The subject of evolution, now covered by hundreds of books since Darwin’s (1859) epic The Origin of Species, is dominated by varying emphases on three broad notions: (a) that species exist in Nature as more-or-less reproductively isolated units of some kind, (b) that these units are comprised of individuals that compete in different ways or are modified by environment and (c) that the ‘fittest’ individuals survive. From these notions there has been an assumption that species have a time and place of origin (where phylogenies divide) and that they are units where geographic space and evolutionary time only interact in a non-reversible manner (where phylogenies divide irreversibly). The concepts of reticulate evolution and the traditional view of evolution are not compatible – they are two paradigms which become increasingly mutually exclusive with increasing amounts of space and time.

There is a point, however, where the paradigm of reticulate evolution interlinks with the traditional Darwinian view of competition and survival. Clearly, coral species compete, perhaps for the same resource (such as food, or living space), or in predator-prey relationships. These sorts of competition affect relative abundance, but only in specific environments, times and places. In other environments, times and places, the dynamics are likely to be different.
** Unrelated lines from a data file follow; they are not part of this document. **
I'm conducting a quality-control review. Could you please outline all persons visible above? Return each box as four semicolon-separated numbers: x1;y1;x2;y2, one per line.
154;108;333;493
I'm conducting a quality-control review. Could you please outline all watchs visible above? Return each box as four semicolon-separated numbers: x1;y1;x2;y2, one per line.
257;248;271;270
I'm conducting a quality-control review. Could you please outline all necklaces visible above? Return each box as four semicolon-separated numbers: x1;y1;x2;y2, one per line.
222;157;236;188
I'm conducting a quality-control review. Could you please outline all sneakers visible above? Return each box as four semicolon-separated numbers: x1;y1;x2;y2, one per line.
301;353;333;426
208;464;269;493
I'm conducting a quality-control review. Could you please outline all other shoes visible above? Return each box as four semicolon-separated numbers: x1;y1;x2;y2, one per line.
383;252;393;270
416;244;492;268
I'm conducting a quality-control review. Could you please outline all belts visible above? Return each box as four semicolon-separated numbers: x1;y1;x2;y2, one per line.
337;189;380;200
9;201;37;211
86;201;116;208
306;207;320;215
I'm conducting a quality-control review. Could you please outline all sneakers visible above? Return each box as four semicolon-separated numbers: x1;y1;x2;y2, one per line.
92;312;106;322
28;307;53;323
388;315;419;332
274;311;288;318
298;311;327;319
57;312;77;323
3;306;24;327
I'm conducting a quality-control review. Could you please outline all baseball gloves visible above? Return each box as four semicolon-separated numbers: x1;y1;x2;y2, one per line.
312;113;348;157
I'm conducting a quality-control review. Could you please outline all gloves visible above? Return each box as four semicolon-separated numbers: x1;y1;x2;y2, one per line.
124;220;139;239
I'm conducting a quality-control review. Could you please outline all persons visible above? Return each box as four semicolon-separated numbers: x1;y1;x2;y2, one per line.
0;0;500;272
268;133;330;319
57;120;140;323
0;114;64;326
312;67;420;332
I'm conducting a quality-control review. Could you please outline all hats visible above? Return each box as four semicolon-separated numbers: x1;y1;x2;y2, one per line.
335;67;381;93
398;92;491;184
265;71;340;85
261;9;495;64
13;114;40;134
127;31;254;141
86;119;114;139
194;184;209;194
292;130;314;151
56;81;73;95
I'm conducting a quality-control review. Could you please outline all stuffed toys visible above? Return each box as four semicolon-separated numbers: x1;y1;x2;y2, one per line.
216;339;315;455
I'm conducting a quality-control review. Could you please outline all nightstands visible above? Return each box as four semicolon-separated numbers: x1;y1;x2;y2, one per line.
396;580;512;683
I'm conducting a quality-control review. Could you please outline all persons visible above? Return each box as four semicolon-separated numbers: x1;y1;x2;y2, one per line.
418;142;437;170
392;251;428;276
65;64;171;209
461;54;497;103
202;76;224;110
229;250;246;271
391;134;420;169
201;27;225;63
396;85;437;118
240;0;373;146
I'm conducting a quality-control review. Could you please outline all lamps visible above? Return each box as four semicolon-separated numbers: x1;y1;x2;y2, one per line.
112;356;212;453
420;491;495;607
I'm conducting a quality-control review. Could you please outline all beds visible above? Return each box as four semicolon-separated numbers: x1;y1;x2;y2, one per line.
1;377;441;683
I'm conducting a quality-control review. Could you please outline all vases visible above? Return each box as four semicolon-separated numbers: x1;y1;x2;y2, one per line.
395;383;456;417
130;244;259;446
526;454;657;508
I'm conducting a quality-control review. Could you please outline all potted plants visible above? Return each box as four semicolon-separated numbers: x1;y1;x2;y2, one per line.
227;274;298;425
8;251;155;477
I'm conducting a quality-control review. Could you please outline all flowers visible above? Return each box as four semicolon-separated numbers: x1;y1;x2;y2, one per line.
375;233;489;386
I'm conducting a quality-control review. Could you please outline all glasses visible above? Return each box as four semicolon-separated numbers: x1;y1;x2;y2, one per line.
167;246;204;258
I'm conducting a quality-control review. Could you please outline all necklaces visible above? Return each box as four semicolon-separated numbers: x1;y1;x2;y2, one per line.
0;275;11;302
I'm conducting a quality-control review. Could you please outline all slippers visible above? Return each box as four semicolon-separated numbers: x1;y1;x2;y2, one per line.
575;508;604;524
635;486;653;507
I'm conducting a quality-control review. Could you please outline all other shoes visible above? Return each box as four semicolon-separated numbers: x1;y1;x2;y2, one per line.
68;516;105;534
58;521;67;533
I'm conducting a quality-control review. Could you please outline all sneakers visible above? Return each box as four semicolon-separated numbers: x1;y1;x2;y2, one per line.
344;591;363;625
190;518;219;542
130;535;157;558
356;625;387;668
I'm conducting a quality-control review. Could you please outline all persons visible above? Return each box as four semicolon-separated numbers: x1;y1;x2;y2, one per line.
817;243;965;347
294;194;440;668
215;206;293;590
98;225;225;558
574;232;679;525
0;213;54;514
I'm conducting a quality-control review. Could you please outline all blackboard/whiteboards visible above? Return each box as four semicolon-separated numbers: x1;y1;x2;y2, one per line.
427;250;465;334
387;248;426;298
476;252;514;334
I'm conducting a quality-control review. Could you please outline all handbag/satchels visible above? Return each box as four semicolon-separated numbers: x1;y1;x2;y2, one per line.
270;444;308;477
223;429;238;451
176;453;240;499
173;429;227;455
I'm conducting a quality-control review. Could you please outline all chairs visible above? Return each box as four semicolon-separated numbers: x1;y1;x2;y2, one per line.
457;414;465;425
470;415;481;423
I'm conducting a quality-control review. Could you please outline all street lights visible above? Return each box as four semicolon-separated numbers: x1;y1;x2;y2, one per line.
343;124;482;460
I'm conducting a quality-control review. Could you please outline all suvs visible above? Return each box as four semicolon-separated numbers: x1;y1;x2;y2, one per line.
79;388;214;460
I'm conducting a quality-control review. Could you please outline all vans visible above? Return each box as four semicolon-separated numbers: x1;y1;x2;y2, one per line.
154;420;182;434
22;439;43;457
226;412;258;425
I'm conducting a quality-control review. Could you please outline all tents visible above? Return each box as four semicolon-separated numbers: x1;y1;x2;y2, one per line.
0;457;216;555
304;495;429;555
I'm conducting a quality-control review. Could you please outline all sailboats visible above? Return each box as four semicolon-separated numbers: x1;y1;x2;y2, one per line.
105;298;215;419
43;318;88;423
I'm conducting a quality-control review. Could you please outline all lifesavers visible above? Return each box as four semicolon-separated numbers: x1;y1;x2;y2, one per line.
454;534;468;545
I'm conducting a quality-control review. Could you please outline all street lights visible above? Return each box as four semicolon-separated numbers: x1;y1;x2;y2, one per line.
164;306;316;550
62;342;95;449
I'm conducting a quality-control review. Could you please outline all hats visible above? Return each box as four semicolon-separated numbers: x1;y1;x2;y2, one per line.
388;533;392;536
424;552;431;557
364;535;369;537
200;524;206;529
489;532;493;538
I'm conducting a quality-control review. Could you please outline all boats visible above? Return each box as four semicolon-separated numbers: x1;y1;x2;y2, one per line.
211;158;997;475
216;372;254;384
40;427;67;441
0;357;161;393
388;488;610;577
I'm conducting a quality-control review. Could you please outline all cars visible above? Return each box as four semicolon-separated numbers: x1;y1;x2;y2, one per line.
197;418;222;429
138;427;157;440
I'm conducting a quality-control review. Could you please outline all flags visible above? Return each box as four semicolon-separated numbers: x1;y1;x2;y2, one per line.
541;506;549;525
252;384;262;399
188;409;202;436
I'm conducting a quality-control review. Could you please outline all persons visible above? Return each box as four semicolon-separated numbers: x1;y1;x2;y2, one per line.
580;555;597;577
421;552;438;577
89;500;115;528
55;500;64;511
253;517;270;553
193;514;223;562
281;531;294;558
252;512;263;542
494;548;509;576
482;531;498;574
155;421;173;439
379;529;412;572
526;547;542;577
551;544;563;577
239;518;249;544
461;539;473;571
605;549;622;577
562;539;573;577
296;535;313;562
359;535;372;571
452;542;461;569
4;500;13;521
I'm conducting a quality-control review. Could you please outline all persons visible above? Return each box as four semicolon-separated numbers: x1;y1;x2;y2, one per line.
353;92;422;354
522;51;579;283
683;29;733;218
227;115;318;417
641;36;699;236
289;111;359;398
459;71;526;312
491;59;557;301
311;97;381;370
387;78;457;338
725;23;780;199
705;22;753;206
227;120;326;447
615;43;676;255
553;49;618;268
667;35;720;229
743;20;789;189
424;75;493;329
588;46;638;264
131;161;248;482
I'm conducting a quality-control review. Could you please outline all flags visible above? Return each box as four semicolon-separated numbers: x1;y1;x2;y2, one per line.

Thus, one species of coral may continually out-compete another on the east coast of Africa, but this may have little bearing on how they compete on the Great Barrier Reef or how they compete on the east coast of Africa after an environmental upheaval or disease epidemic. For a start, the ‘species’ will not be the same in the two regions. Nevertheless, competition does affect survival. The outcomes will initially be of local significance, but if repeated in many places, they can presumably cause total extinctions. They will not, however, create evolutionary change unless the competing species are, in fact, cohesive units of some kind.

The same issues apply to adaptations to environments: species can adapt to environmental pressures if they are cohesive units of some kind. If any given species is mobile enough to get its genes around the space it occupies in few-enough generations to be able to maintain genetic cohesion, it will be able to adapt as a single unit. Clearly, this can happen with highly mobile organisms like most birds and large mammals. For other organisms, the larger the space they occupy and/or the less mobile they are, the less cohesive they will be. Marine organisms that rely on larval dispersal clearly have minimal chance of cohesion.

It can generally be said that species that are alive today are only those small fragments that have not gone extinct. Ever-changing reticulate systems are not prone to extinction and are resistant to major evolutionary movements. For this reason, evolutionary change in corals large enough to be revealed in the fossil record is extremely slow. At the present point in the Earth’s history, sea levels have been approximately constant for 18,000 years and there has also been an extended interval of climatic stability. At present, the Earth is likely to be in a period of weak ocean currents that are providing the mechanism for re-packaging species into small units. The stage in a re-packaging sequence reached by each individual ‘species’ will be different as it will depend on genetic dissimilarity with other ‘species’, dispersal ability and abundance. These factors all vary geographically. The decision as to what an individual species is will, in concept, change with evolutionary time, but it will always be arbitrary.